El último y voluminoso vehículo seguía rascando la esquina con su flanco de mamut cuando, inesperadamente, Hofer salió tambaleándose de la puerta del convento. Al verlo vacilar sobre la acera, Bora bajó corriendo del vehículo, seguro de que se había producido un ataque partisano. Para cuando Hofer, con la cara grisácea, consiguió hacer un gesto frenético pidiendo ayuda, Bora ya estaba a su lado. Con la pistola en la mano, separó las piernas, adoptó una postura protectora y se giró hacia la calle como si el peligro invisible proviniese de allí.

—¡Dentro… dentro! —La voz sofocada de Hofer se las apañó por fin para salir de la caverna de su boca. Bruscamente, empujó al joven hacia el vestíbulo en penumbra, haciéndolo pasar en primer lugar.

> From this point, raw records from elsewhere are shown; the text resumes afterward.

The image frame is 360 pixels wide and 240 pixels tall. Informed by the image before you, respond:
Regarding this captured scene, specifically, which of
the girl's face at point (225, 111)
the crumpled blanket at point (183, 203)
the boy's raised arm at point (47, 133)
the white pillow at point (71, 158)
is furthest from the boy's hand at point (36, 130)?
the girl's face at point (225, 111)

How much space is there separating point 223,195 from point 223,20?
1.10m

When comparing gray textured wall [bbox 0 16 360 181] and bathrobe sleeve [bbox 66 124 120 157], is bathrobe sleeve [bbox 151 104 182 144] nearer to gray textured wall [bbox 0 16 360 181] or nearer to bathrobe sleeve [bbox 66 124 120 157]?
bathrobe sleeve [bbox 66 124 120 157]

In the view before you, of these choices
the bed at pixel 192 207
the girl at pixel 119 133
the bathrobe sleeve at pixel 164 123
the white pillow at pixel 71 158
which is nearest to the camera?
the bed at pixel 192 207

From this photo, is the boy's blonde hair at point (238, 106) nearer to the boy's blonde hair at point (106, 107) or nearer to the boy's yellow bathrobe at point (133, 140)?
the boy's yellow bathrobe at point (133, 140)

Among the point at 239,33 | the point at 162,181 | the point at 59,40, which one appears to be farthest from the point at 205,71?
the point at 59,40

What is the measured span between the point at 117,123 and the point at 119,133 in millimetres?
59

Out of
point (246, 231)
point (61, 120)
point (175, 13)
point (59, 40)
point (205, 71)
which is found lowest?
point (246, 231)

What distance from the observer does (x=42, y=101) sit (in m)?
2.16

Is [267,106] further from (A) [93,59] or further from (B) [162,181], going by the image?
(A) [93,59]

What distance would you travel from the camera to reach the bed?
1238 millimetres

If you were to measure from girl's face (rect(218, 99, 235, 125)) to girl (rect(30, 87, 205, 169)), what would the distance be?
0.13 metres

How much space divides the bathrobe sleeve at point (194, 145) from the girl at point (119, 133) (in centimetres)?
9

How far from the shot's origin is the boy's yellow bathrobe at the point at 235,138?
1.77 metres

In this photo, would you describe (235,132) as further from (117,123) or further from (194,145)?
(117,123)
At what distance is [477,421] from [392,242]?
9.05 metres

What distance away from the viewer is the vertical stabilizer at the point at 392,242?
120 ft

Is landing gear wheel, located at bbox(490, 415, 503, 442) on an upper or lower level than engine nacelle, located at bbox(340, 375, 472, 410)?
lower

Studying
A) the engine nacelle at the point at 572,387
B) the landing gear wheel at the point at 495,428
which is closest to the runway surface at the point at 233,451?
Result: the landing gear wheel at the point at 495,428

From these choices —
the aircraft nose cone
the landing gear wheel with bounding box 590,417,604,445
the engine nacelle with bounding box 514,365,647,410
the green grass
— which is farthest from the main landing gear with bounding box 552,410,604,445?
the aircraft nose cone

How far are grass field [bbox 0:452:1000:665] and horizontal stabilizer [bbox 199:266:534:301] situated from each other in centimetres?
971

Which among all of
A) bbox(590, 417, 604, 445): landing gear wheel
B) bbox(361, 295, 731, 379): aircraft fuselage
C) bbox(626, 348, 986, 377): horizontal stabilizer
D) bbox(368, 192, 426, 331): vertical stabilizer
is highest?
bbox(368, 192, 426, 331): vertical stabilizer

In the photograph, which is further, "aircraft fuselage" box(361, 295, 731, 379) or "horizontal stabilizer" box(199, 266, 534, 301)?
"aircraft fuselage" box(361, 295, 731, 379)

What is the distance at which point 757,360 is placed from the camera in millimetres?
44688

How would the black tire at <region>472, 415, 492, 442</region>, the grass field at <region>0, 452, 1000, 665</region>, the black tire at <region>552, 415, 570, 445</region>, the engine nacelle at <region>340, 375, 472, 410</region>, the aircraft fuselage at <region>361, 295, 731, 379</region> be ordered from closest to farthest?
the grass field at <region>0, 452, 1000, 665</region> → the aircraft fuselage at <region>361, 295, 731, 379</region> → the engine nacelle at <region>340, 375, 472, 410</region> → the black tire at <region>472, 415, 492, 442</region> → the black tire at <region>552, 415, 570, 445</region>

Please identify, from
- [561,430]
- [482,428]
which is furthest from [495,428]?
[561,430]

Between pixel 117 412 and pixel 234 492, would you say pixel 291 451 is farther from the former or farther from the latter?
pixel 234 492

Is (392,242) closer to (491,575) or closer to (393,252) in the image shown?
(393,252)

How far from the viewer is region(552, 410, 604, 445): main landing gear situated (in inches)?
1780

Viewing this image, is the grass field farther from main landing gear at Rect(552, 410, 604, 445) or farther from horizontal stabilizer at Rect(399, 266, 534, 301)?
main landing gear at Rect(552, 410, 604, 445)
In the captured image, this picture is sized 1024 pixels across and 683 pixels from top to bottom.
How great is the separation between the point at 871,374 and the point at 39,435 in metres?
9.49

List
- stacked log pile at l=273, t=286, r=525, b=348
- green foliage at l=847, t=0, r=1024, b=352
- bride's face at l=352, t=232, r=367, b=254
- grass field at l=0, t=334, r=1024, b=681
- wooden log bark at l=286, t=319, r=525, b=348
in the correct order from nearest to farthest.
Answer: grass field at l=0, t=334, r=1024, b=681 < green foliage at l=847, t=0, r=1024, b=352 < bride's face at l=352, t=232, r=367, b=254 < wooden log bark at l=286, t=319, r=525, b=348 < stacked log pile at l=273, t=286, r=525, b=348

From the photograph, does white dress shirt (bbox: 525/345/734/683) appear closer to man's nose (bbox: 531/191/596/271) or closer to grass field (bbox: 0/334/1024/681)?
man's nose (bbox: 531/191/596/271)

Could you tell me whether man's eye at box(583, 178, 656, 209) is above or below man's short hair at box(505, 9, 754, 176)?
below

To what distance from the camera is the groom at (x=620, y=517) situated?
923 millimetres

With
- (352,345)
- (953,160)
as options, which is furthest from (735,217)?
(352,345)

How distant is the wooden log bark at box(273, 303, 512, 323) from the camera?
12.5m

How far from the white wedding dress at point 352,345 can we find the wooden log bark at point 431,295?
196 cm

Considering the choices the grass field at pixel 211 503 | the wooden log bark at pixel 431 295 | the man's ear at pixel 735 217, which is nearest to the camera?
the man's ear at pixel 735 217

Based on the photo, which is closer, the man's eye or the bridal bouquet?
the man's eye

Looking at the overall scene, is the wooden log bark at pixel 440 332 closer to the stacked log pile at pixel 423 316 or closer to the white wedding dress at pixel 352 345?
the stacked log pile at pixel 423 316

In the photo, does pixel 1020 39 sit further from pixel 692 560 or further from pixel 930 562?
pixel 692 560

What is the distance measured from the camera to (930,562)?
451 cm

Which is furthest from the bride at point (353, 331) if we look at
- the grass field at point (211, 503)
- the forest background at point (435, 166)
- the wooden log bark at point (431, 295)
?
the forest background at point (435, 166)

Por un momento, a Bora le pareció que unos fantasmas etéreos envueltos en largos ropajes que no paraban de gemir se arremolinaban a su alrededor. Entonces se dio cuenta de que eran las monjas, que susurraban y sollozaban en su lenguaje incomprensible.

Hofer no dejaba de empujarlo y, a la carrera, cruzaron las austeras habitaciones, dejando atrás crucifijos negros, mesas alargadas, ropa almidonada, sillas, un pasillo, escalones, hasta percibir un fogonazo verde de luz y el olor de la tierra mojada.

Se encontraban al borde del claustro. Sobre sus cabezas se abría un cielo nublado perfectamente cuadrado, y los distintos verdes de los pequeños árboles y las plantas en sus macetas les dificultaban la vista a todos los lados del cuadrado.

—¡Mire, Bora!

La madre Kazimierza estaba tumbada boca abajo junto al pozo, en el centro pavimentado del jardín, con los brazos extendidos hacia los lados y la cara apartada de los dos hombres. Se le veía parte de la toca blanca. Esta, junto con el hábito negro que le envolvía las piernas, la hacía parecer una golondrina extraña y enorme que hubiese caído desde gran altura.

De debajo de su alto cuerpo, una línea roja, comparable a un hilo, serpenteaba por la lechada que unía las baldosas hasta alcanzar el borde de la zona pavimentada. La cinta larga y sinuosa parecía tender los brazos a los hombres y mujeres que se mantenían a distancia. Más allá del borde de baldosas la había absorbido la tierra húmeda, como un río que desaparece engullido por la tierra porosa.

Bora bajó la pistola.

A su izquierda, cubriéndose la boca con ambas manos, una de las novicias jóvenes empezaba a temblar violentamente, pero no conseguía romper a llorar. Cuando una ráfaga de viento anormalmente frío para la época del año barrió el claustro, una lluvia de hojas amarillas y redondas, no mayores que monedas, empezó a caer de los árboles que había en el exterior. No se escuchó ningún sonido coherente proveniente del grupo que observaba la escena hasta que Hofer tartamudeó para sí mismo, con los ojos vidriosos:

—Muerta, está muerta… la santa está muerta.

Bora siguió con los ojos el rastro de sangre hasta el borde como de encaje que formaba a sus pies. Lo mismo le había pasado en Aragón, hacía dos veranos. La tierra se la había bebido toda, pero unas diminutas hormigas negras se aproximaban a toda prisa y, caminando hacia adelante y hacia atrás, examinaban la orilla de lo que, para su tamaño infinitesimal, debía ser un río alimenticio que empezaba a secarse.